谷崎潤一郎「刺青」と教員時代の黒歴史

このnoteの2本目の記事を書こうと
谷崎潤一郎の「刺青」の本文を読んだが、
なかなか書くことが浮かばない。

私にとって「刺青」はつかめない作品のひとつである。
「刺青」が大好きな方、「刺青」を大絶賛したい方には
非常に申し訳ない。

その代わり、といったらなんだが、
「若気の至り」「黒歴史」と名付けて
永遠に葬り去りたい過去についてあえて晒してみる。

私には「全体の奉仕者」という言葉を知らないで
生意気にも公立高校の教壇に立っていた時代がある。

当時、「今日の谷崎潤一郎」と題した
読書案内的なフリーペーパーを生徒に配っていた。
創刊号の題材が谷崎潤一郎の「刺青」だった。

職員室で地歴公民科(日本史)の男性の先生に
「足フェチ新聞」と言われた。

私は良くも悪くも
言われたことを真に受ける性分のため、
その日本史の先生が私に向かって皮肉を言っていることに
当時は気がつかなかった。

その会話を側で聞いていた英語科の女性の先生は
「キャー」と叫んでいたが
「好きなものは好き」で通す私は
一向に気にしなかった。

ところで当時私は2-Cの副担任だった。

「今日の谷崎潤一郎」発行にあたり、
いちおう2-Cの担任に伺いは立てていた。

しかし12月のある日、その2-Cの担任から突然
「発行をやめろ」「(発行するなら)せめて月1に減らせ」などと
言われた上に、
経緯は忘れたけれど私について「バカに見える」などと侮辱までされた。

その2-Cの担任に侮辱等された日から
私の体調は明らかにおかしくなった。

国語総合の授業のため
1年生の某教室へと向かったが、自力で立てない。
黒板のレールを掴み、倒れないよう必死で踏ん張った。

「ごめんなさい、今日は授業できません。
自習にしてください。」

始業の挨拶をかろうじて済ませたあと、
生徒たちにそう伝え、わずか授業開始3分で教室を後にした。
保健室で熱を測ったら体温が39度近くまで上がっていたことが判明した。

^^^^^^^^^^^^^^^^

**課題内容**:
次の(a)〜(c)がそれぞれ本文の内容と合っているかを「はい」か「いいえ」で答え、判断の根拠となる本文の語句をそのまま引用せよ。(a)「今日の谷崎潤一郎」の創刊号で取り上げた作品は「刺青」だった。(b)「足フェチ新聞」と言ったのは英語科の女性の先生だった。(c)保健室で測った体温は40度を超えていた。 データは参照しなくてよい。

**データ**:
^^^^^^^^^^^^^^^^

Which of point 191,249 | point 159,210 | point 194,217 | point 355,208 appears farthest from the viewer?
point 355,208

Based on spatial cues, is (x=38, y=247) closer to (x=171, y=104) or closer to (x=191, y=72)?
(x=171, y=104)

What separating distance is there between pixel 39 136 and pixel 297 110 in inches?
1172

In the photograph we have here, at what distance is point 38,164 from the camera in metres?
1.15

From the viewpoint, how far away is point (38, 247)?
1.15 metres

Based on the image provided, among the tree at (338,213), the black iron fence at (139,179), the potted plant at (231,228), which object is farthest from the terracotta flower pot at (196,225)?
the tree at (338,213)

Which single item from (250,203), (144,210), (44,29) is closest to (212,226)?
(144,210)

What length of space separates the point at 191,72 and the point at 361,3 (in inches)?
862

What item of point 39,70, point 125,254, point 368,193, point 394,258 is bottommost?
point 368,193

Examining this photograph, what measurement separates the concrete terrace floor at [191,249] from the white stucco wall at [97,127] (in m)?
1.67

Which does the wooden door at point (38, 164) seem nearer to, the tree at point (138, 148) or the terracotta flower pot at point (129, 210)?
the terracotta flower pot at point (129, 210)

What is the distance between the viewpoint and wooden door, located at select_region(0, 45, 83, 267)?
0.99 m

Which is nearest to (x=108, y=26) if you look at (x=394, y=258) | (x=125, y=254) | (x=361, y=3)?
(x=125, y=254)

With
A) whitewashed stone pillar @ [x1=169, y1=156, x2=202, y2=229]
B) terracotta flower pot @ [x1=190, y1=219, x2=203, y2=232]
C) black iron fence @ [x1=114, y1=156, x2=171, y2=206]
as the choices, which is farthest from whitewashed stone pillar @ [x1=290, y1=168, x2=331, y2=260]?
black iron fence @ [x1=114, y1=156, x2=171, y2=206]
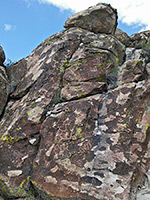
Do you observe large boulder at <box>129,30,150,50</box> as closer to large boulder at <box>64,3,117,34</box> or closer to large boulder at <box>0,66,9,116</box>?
large boulder at <box>64,3,117,34</box>

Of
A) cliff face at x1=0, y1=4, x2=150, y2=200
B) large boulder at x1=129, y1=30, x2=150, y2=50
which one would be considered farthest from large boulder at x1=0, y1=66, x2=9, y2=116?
large boulder at x1=129, y1=30, x2=150, y2=50

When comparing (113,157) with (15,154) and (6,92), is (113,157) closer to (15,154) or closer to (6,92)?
(15,154)

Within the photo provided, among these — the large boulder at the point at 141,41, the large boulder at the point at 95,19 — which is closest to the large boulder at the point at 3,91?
the large boulder at the point at 95,19

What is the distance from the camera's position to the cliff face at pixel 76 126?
5.70m

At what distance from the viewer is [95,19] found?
10828 mm

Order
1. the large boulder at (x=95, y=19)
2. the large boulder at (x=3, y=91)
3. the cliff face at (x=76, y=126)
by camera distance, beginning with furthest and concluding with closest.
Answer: the large boulder at (x=95, y=19), the large boulder at (x=3, y=91), the cliff face at (x=76, y=126)

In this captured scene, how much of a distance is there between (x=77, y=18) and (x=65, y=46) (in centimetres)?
315

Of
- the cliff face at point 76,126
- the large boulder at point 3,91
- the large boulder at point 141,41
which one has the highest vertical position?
the large boulder at point 141,41

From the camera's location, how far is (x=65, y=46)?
29.9 feet

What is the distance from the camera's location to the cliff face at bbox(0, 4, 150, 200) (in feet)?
18.7

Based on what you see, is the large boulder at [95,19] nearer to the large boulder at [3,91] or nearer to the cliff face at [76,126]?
the cliff face at [76,126]

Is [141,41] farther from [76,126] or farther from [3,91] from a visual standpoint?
[3,91]

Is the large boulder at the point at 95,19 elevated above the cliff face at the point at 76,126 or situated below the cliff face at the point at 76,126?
above

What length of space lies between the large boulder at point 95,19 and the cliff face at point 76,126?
79.9 inches
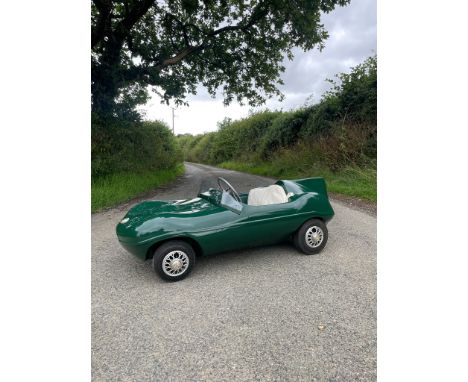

^^^^^^^^^^^^^^^^

**解答**:
(a) はい。「創刊号の題材が谷崎潤一郎の「刺青」だった。」
(b) いいえ。「職員室で地歴公民科(日本史)の男性の先生に「足フェチ新聞」と言われた。」
(c) いいえ。「保健室で熱を測ったら体温が39度近くまで上がっていたことが判明した。」